La patiente répondait bien à la thérapie antirétrovirale, capable de « tenir le VIH à distance » et permettant une vie relativement normale, elle continuerait donc à vivre avec le virus comme des millions d’autres patients touchés par l’infection. Mais l’apparition d’une maladie a complètement changé le cours des événements. En fait, en 2017, on lui a diagnostiqué une leucémie myéloïde aiguë (LMA), une forme de cancer potentiellement mortelle qui affecte la moelle osseuse. L’un des traitements de choix implique l’utilisation de cellules souches, mais étant d’origine ethnique mixte, il était difficile d’en trouver des compatibles dans les banques de donneurs.
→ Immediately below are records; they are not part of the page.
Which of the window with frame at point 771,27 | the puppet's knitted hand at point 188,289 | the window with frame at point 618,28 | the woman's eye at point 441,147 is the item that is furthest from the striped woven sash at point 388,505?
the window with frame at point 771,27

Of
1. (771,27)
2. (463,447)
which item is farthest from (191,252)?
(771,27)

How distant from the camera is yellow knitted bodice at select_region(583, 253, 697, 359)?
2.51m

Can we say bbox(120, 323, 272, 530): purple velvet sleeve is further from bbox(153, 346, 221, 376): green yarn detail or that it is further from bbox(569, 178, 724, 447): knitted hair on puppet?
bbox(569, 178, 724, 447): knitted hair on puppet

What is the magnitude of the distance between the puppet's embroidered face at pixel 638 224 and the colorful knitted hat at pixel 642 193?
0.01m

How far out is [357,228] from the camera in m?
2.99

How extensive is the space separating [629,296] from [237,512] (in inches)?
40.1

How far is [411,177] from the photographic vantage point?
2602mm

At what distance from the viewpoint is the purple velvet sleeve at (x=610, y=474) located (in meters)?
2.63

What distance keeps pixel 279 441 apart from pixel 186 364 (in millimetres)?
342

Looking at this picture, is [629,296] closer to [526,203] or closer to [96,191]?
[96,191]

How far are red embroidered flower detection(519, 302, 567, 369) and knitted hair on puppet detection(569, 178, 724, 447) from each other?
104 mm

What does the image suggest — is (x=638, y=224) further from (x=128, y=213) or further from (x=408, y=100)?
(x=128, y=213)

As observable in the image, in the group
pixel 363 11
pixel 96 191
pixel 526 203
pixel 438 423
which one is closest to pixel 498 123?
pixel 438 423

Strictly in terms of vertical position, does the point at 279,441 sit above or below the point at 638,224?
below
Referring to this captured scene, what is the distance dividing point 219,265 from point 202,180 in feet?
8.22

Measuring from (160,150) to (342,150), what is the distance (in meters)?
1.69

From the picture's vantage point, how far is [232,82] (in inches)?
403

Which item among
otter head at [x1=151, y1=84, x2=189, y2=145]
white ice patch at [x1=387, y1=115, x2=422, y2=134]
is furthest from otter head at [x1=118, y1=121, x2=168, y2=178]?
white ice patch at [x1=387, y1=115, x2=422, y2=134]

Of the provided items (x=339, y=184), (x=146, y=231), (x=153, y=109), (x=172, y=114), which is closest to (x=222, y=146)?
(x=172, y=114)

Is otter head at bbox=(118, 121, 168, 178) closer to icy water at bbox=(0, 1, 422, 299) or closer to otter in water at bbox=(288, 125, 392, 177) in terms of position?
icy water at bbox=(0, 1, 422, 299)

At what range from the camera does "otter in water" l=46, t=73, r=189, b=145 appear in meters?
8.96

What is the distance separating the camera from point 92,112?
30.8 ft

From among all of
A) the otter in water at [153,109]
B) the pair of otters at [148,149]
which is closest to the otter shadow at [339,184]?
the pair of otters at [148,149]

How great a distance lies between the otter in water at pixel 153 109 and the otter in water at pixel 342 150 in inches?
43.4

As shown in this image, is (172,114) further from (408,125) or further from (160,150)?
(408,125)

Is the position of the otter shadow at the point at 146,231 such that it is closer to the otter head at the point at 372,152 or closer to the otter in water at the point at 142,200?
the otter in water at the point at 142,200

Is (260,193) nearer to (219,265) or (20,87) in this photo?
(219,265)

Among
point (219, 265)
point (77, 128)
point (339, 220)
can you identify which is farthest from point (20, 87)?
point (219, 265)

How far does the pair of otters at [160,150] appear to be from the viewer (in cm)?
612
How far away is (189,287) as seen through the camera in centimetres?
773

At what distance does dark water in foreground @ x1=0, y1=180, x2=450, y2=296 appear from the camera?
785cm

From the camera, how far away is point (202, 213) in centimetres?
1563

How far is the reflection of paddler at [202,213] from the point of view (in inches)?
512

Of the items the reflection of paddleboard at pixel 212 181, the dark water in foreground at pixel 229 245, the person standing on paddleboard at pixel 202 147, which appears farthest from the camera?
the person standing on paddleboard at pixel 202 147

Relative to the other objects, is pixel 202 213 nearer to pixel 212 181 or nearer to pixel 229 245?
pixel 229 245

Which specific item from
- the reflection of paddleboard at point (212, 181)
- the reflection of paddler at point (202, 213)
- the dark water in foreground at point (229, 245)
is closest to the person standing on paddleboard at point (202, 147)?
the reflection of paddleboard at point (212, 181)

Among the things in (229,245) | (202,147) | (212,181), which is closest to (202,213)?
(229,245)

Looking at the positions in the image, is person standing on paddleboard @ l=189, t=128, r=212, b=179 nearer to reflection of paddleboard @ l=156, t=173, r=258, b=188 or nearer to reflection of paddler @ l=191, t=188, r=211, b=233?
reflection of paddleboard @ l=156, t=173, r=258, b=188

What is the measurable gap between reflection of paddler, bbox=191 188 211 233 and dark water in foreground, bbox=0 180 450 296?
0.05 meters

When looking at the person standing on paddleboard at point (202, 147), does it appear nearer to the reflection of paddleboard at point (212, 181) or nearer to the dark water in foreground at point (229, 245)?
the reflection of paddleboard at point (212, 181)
Ainsi, les médecins impliqués dans l’étude IMPAACT (International Maternal Pediatric Adolescent AIDS Clinical Trials), menée en collaboration avec le Center for International Blood and Marrow Transplant Research (CIBMTR), StemCyte and AIDS Clinical Trials Group (ACTG), ont décidé d’opter pour le la greffe de cellules souches du sang de cordon ombilical, connue pour avoir beaucoup moins de problèmes de compatibilité.
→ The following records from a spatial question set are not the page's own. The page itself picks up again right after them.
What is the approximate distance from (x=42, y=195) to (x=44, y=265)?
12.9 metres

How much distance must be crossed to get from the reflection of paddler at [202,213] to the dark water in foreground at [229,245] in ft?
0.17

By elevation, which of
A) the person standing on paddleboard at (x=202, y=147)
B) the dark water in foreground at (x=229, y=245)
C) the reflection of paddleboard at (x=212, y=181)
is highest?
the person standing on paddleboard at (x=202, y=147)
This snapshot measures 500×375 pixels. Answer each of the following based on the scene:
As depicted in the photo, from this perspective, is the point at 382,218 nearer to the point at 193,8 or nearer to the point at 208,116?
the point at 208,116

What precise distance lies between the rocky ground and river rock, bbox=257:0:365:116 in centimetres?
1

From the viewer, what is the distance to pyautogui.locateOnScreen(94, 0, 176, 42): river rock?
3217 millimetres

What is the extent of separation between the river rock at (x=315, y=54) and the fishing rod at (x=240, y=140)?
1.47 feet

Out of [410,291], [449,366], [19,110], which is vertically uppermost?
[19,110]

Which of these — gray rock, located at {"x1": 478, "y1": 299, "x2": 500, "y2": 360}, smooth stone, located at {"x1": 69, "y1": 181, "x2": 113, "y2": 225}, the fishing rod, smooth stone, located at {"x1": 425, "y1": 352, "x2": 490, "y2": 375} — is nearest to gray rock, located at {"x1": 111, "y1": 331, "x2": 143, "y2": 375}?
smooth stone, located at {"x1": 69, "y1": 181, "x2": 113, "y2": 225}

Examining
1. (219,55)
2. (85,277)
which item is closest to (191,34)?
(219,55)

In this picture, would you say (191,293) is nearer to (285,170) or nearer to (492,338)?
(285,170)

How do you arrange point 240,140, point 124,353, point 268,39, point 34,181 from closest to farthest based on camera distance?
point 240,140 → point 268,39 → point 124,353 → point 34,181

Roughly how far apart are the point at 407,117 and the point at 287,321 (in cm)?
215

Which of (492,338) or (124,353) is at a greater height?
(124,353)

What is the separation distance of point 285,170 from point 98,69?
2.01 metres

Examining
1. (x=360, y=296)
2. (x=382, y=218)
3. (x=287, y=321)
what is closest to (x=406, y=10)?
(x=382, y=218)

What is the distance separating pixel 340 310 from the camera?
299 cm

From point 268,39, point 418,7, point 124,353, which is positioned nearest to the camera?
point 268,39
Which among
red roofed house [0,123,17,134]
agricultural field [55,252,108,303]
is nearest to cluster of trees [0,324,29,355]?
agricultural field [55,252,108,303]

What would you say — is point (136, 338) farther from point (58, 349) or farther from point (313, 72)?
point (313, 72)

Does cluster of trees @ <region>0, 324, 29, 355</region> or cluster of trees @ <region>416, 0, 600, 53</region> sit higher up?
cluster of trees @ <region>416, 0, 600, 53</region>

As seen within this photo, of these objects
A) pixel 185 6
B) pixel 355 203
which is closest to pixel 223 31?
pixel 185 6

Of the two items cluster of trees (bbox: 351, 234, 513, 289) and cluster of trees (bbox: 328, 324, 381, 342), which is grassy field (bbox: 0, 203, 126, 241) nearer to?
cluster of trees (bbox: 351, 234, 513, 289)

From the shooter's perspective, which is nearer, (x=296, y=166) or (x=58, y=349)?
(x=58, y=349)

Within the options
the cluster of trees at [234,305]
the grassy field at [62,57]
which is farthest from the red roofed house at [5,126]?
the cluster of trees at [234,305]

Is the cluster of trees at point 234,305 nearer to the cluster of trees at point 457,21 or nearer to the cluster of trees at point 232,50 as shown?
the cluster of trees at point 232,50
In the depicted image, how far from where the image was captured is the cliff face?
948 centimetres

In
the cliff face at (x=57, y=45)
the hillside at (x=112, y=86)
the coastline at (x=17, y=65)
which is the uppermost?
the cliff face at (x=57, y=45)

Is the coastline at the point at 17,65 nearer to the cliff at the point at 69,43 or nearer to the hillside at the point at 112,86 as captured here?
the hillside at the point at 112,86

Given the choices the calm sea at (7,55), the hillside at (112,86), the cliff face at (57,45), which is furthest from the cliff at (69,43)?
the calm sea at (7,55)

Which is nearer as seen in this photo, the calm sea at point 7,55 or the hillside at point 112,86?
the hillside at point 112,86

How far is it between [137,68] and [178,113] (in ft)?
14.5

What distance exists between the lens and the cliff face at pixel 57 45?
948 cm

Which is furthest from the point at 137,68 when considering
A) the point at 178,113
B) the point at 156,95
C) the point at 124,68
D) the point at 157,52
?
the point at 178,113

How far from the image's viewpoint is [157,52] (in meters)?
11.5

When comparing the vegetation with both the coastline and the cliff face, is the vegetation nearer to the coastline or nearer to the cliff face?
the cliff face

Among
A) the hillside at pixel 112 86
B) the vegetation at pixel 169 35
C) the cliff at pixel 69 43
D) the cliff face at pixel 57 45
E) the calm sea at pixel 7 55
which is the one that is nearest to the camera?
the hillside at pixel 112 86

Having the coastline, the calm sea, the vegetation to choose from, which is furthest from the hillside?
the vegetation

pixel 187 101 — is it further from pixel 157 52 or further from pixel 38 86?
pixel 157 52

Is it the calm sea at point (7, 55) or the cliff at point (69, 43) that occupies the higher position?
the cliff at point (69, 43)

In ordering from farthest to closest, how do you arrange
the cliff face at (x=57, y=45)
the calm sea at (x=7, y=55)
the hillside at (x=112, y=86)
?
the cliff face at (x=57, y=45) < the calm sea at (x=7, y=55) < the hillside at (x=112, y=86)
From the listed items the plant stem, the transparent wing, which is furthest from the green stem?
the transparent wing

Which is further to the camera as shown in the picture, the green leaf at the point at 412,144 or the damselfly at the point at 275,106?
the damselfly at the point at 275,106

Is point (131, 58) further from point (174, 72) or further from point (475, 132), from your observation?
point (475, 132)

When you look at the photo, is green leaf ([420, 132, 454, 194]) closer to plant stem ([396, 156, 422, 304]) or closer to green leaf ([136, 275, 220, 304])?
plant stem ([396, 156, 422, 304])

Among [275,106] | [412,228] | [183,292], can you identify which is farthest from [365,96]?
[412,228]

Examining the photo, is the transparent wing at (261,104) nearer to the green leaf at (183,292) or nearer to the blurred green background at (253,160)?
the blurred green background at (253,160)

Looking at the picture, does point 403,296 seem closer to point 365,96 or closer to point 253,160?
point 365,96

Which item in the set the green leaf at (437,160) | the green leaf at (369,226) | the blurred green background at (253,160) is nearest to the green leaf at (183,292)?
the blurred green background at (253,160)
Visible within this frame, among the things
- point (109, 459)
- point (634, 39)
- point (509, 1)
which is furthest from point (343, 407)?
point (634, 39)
Fortuna voulait qu’une mutation génétique appelée CCR5Δ32 soit présente dans l’ADN de ces cellules souches, qui altère l’expression du corécepteur CCR5, la porte d’entrée utilisée par la plupart des souches du virus VIH pour envahir les cellules humaines. Pour faire simple, la mutation est une sorte de barrière qui empêche l’invasion du virus responsable du SIDA. Parce que le sang du cordon ombilical prend beaucoup de temps pour générer suffisamment de globules blancs pour renforcer le système immunitaire et combattre les infections, les médecins de l’IMPAACT ont également donné à la femme des cellules souches obtenues à partir du sang périphérique d’un parent. Grâce à cette procédure, trois mois après la greffe, la patiente disposait d’une armée complète de cellules immunitaires dérivées des cellules souches du cordon, ce qui l’a amenée en peu de temps non seulement à vaincre la leucémie, mais aussi le virus VIH qui s’est déclaré en rémission. de l’infection. Il n’a pas pris de médicaments antirétroviraux depuis.
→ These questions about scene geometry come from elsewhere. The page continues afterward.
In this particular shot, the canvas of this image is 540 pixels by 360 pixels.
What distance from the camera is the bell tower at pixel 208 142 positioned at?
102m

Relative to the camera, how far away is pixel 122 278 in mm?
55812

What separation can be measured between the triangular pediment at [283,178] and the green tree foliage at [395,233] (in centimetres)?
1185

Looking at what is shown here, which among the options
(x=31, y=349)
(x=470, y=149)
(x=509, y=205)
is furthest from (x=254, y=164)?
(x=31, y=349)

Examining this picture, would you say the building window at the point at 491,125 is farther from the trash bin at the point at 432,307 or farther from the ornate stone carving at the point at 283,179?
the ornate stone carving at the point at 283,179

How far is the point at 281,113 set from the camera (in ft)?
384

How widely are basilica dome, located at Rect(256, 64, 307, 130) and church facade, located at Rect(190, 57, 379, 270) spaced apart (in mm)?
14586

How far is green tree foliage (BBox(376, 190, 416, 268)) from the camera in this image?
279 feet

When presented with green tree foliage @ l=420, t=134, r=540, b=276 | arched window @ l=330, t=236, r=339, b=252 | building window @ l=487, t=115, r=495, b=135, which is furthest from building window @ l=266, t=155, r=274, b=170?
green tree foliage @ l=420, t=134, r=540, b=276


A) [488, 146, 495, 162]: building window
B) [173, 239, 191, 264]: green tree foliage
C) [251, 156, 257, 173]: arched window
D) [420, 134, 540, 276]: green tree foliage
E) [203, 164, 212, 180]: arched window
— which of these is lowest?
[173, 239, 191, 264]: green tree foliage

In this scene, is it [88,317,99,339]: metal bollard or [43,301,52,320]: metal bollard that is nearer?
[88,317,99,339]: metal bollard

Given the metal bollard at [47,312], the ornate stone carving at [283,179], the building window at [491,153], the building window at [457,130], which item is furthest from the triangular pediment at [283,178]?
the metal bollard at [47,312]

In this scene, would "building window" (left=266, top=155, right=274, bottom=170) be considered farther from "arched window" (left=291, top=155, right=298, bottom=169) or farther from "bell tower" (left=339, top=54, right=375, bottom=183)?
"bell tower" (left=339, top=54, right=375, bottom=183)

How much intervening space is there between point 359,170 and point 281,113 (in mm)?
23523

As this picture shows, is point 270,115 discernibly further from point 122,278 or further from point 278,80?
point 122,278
L’un des aspects intéressants de cette étude est que le « patient de Berlin » et le « patient de Londres » ont également eu besoin d’une greffe de cellules souches en raison d’un cancer du sang. Les deux hommes et la femme se sont donc débarrassés du VIH grâce à un traitement contre le cancer. À la lumière de ces résultats, on pense que la thérapie peut être efficace pour au moins certains des patients vivant avec le VIH, mais pas pour tous. En fait, les mêmes auteurs de la recherche soulignent que la greffe de cellules souches de cordon ombilical avec mutation CCR5Δ32 devrait être envisagée pour obtenir une rémission du VIH uniquement chez les patients séropositifs qui en ont besoin pour d’autres raisons, comme une tumeur grave du sang. Les détails de l’étude, disponibles sur le site IMPAACT, ont été présentés lors de la Conférence sur les rétrovirus et les infections opportunistes 2022 mais n’ont pas encore été publiés dans une revue scientifique.